### EXTRACT TO READ:
────────────────────
- Episode no.: Season 4 Episode 9
- Directed by: Gerry Cohen
- Written by: Katherine Green
- Production code: 467508
- Original air date: November 18, 1998

Guest appearances
- Lin Liu as Ming; James Hong as the Government Worker; Ming Lo as the Manager; Nghia Luu as the Cashier; Harrison Liu as the Chinese Worker; Wang Tiao Tiao as the Kid; Kong Rui as the Ox Cart Driver; Zhen Li Qiang as the Policeman; Yang Sheng Yi as the Crowd Person;

Episode chronology
| ← Previous "Drew's New Car" | Next → "Drew's Dance Party" |

= The High Road to China (The Drew Carey Show) =

"The High Road to China" is the ninth episode of the fourth season of the American sitcom The Drew Carey Show, and the 83rd overall. The episode's plot sees Drew (Drew Carey) stranded in China without money or his passport by his enemy Mimi Bobeck (Kathy Kinney), after he plays an elaborate practical joke on her. Drew finds help from Ming (Lin Liu), a local woman who speaks English, who offers him shelter and a job. Meanwhile, Drew's friends struggle to come up with a plan to get him back home to Cleveland.
────────────────────
(Collected data)

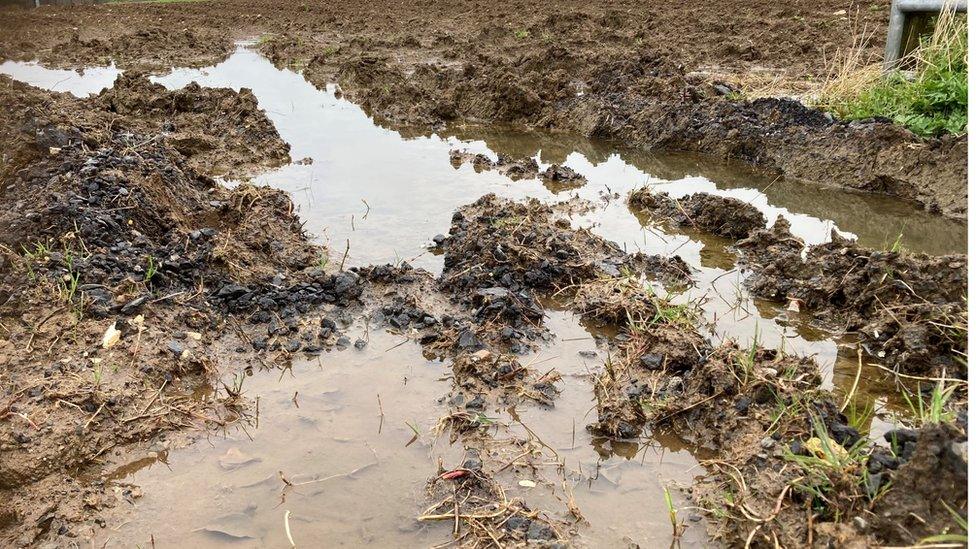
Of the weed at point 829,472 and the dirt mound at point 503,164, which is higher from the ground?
the dirt mound at point 503,164

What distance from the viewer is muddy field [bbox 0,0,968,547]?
3.08 meters

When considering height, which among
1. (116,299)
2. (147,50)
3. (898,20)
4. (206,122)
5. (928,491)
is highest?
(898,20)

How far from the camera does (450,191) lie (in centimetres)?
691

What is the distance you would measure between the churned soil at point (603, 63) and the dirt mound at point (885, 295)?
2.06 m

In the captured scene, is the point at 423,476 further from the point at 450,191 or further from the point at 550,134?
the point at 550,134

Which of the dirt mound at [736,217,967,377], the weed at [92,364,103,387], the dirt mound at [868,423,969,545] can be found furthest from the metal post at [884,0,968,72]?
the weed at [92,364,103,387]

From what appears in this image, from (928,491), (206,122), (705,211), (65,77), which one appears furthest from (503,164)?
(65,77)

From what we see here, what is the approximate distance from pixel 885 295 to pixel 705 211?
1843 millimetres

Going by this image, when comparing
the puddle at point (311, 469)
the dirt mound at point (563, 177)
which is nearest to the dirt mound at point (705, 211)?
the dirt mound at point (563, 177)

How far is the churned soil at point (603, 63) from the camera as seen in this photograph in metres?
6.75

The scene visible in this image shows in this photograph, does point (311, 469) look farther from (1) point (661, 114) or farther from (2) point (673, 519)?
(1) point (661, 114)

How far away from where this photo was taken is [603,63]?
9844 millimetres

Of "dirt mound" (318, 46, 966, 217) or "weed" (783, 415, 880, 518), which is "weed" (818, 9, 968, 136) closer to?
"dirt mound" (318, 46, 966, 217)

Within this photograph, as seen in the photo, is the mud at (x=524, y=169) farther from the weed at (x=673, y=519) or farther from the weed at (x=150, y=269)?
the weed at (x=673, y=519)
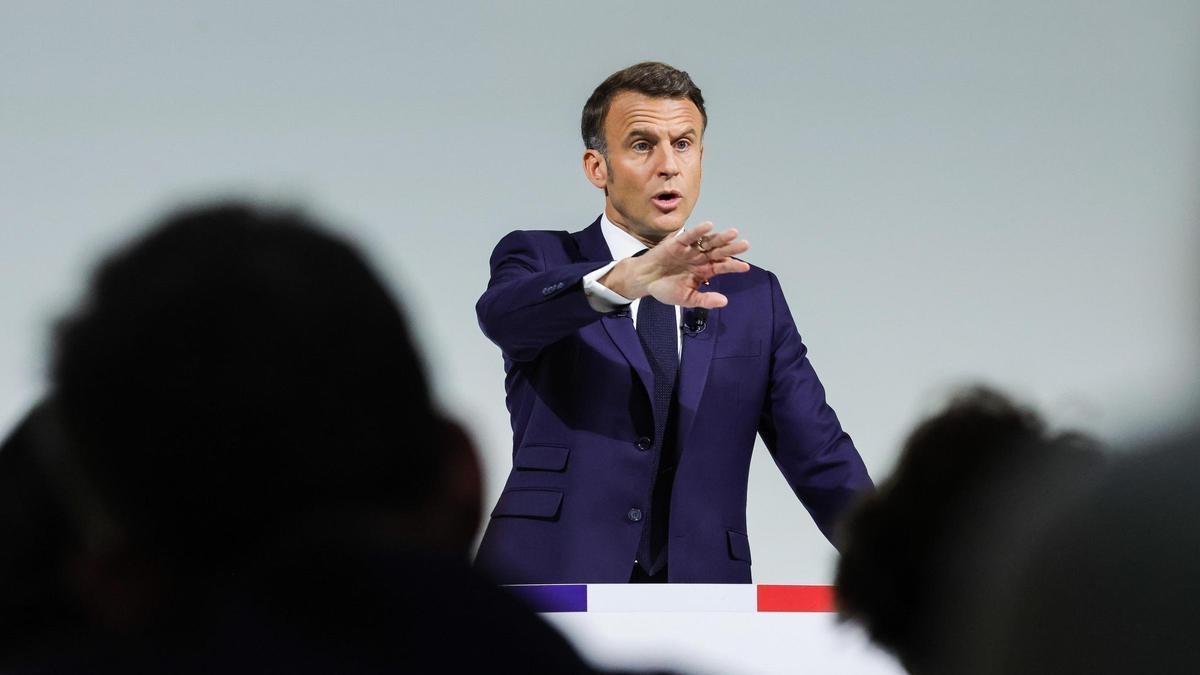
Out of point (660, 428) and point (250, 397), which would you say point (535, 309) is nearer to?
point (660, 428)

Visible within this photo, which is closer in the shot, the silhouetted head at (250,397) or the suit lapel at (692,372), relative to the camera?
the silhouetted head at (250,397)

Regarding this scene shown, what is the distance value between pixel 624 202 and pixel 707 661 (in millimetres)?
1159

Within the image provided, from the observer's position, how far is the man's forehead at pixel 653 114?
223 cm

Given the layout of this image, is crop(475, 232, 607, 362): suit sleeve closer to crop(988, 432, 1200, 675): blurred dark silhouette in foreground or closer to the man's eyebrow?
the man's eyebrow

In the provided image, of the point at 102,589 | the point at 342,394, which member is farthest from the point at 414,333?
the point at 102,589

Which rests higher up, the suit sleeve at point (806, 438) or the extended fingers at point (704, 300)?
the extended fingers at point (704, 300)

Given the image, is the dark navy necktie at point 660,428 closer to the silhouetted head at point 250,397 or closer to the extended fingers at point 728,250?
the extended fingers at point 728,250

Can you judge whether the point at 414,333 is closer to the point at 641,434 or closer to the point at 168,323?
the point at 168,323

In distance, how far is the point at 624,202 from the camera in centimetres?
224

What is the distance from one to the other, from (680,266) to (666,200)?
1.61 ft

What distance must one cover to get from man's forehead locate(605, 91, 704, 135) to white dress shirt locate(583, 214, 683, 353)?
156mm

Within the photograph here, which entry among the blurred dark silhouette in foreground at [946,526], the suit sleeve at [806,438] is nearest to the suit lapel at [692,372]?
the suit sleeve at [806,438]

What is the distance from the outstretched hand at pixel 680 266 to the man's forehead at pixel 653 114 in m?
0.49

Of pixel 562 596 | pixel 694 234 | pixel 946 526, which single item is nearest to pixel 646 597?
pixel 562 596
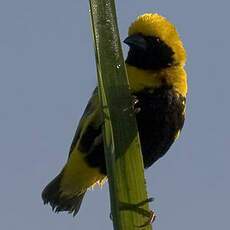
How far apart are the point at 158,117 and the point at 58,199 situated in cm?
155

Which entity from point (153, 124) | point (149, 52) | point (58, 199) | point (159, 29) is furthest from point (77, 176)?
point (159, 29)

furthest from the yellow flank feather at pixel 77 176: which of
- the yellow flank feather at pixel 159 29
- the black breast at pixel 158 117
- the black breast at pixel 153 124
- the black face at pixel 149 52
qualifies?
the yellow flank feather at pixel 159 29

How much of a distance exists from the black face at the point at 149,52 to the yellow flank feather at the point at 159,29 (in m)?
0.03

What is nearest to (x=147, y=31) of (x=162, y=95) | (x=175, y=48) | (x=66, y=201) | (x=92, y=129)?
(x=175, y=48)

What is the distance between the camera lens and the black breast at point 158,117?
3.80m

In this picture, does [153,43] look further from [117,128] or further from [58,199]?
[117,128]

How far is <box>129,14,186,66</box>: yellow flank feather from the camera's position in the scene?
4074 mm

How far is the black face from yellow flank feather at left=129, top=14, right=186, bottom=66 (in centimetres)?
3

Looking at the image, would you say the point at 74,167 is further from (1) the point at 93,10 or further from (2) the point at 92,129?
(1) the point at 93,10

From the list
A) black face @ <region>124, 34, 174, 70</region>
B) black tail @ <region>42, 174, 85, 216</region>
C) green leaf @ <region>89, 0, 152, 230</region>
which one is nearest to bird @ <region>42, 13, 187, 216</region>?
black face @ <region>124, 34, 174, 70</region>

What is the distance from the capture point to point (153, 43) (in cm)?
420

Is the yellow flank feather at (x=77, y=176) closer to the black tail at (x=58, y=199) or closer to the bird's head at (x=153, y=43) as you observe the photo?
the black tail at (x=58, y=199)

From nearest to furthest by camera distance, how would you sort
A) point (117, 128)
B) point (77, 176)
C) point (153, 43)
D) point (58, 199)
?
point (117, 128) < point (153, 43) < point (77, 176) < point (58, 199)

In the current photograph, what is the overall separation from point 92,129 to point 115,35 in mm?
2565
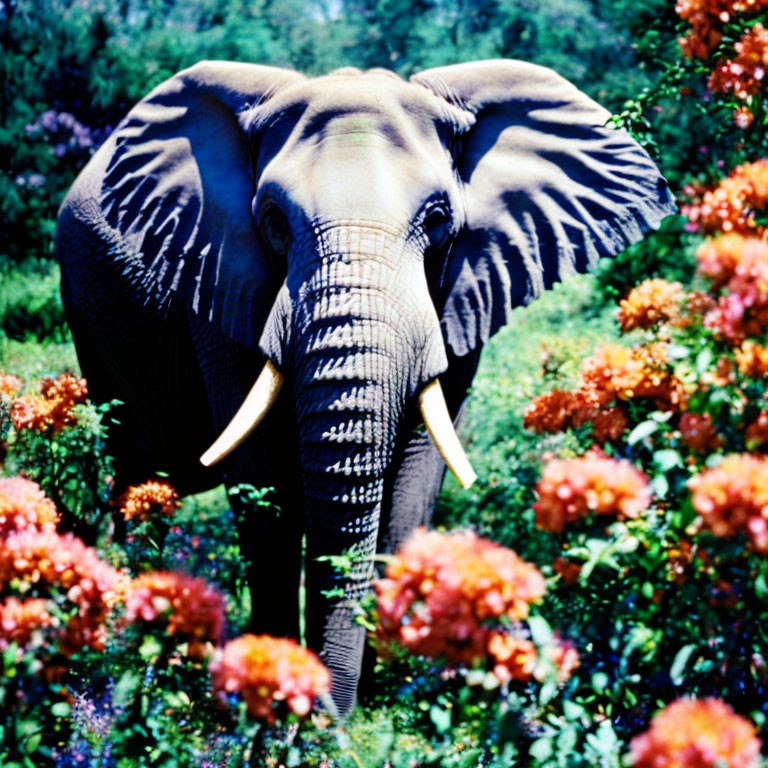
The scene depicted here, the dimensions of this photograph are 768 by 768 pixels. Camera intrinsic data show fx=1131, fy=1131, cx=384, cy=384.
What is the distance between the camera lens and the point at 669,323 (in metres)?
3.48

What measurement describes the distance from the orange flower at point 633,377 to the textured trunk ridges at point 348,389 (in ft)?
3.16

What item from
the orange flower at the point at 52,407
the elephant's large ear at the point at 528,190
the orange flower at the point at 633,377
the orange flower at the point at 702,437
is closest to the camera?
the orange flower at the point at 702,437

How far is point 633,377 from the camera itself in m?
3.27

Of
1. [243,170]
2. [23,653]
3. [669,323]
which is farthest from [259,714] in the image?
[243,170]

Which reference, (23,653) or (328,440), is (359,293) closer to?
(328,440)

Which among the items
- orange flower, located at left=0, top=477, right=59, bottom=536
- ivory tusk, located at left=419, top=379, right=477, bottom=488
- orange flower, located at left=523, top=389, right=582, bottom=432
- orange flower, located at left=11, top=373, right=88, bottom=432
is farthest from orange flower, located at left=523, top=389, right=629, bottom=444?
orange flower, located at left=11, top=373, right=88, bottom=432

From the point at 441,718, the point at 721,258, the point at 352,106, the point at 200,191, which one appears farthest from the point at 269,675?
the point at 200,191

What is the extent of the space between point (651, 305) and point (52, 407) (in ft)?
7.92

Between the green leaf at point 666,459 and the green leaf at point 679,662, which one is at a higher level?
the green leaf at point 666,459

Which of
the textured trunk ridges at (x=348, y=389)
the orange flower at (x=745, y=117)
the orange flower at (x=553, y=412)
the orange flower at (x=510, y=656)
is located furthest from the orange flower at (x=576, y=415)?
the orange flower at (x=510, y=656)

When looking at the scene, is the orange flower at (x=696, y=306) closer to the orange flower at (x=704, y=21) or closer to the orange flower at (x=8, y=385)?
the orange flower at (x=704, y=21)

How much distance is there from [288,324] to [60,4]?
17869 mm

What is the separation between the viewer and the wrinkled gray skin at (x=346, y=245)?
4207 mm

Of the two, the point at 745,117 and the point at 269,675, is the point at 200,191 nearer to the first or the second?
the point at 745,117
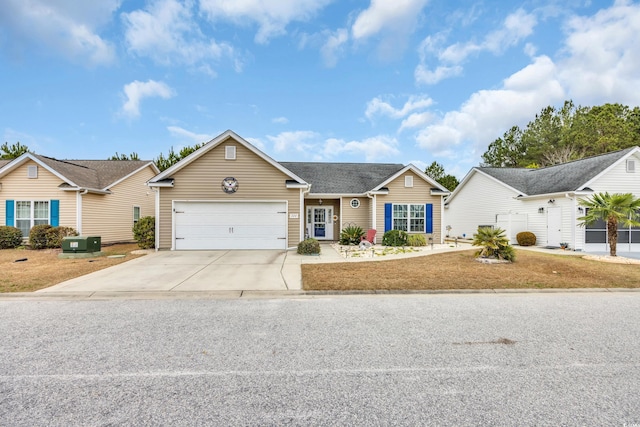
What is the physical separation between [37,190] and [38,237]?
9.42ft

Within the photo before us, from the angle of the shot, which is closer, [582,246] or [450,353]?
[450,353]

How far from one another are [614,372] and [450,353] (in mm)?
1649

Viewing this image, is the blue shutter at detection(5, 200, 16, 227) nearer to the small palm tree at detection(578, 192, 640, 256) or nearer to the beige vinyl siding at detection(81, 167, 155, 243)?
the beige vinyl siding at detection(81, 167, 155, 243)

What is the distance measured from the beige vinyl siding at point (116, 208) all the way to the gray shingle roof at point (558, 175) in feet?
76.1

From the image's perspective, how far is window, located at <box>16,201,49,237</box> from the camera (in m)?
15.8

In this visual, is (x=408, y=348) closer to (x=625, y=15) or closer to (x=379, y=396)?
(x=379, y=396)

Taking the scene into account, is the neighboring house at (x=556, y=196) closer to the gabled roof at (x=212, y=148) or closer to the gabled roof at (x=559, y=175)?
the gabled roof at (x=559, y=175)

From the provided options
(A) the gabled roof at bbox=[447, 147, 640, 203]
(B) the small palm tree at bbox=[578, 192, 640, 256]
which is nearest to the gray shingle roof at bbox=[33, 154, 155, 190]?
(B) the small palm tree at bbox=[578, 192, 640, 256]

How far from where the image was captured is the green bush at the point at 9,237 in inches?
588

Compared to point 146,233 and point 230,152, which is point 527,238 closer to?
point 230,152

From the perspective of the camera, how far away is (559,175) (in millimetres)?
17594

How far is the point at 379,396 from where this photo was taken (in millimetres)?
2799

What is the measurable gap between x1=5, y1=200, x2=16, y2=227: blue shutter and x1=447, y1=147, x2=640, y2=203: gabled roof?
27.9 m

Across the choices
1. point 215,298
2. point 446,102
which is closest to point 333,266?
point 215,298
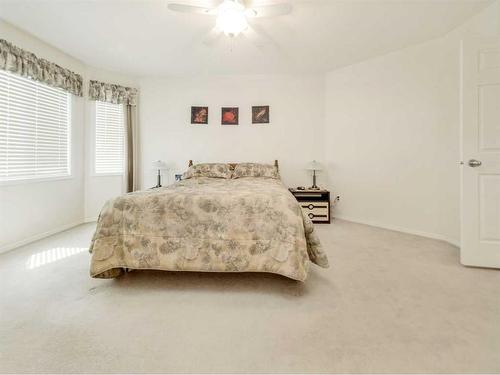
────────────────────
### TASKS AND EXERCISES:
**A)** According to the episode article, who directed "The High Road to China"?
**B)** List every actor named in parentheses in the opening paragraph of the episode article.
**C)** Quote the episode article from "Episode chronology" to "home to Cleveland.".

### ANSWER SET:
**A)** Gerry Cohen

**B)** Drew Carey, Kathy Kinney, Lin Liu

**C)**
Episode chronology
| ← Previous "Drew's New Car" | Next → "Drew's Dance Party" |

= The High Road to China (The Drew Carey Show) =

"The High Road to China" is the ninth episode of the fourth season of the American sitcom The Drew Carey Show, and the 83rd overall. The episode's plot sees Drew (Drew Carey) stranded in China without money or his passport by his enemy Mimi Bobeck (Kathy Kinney), after he plays an elaborate practical joke on her. Drew finds help from Ming (Lin Liu), a local woman who speaks English, who offers him shelter and a job. Meanwhile, Drew's friends struggle to come up with a plan to get him back home to Cleveland.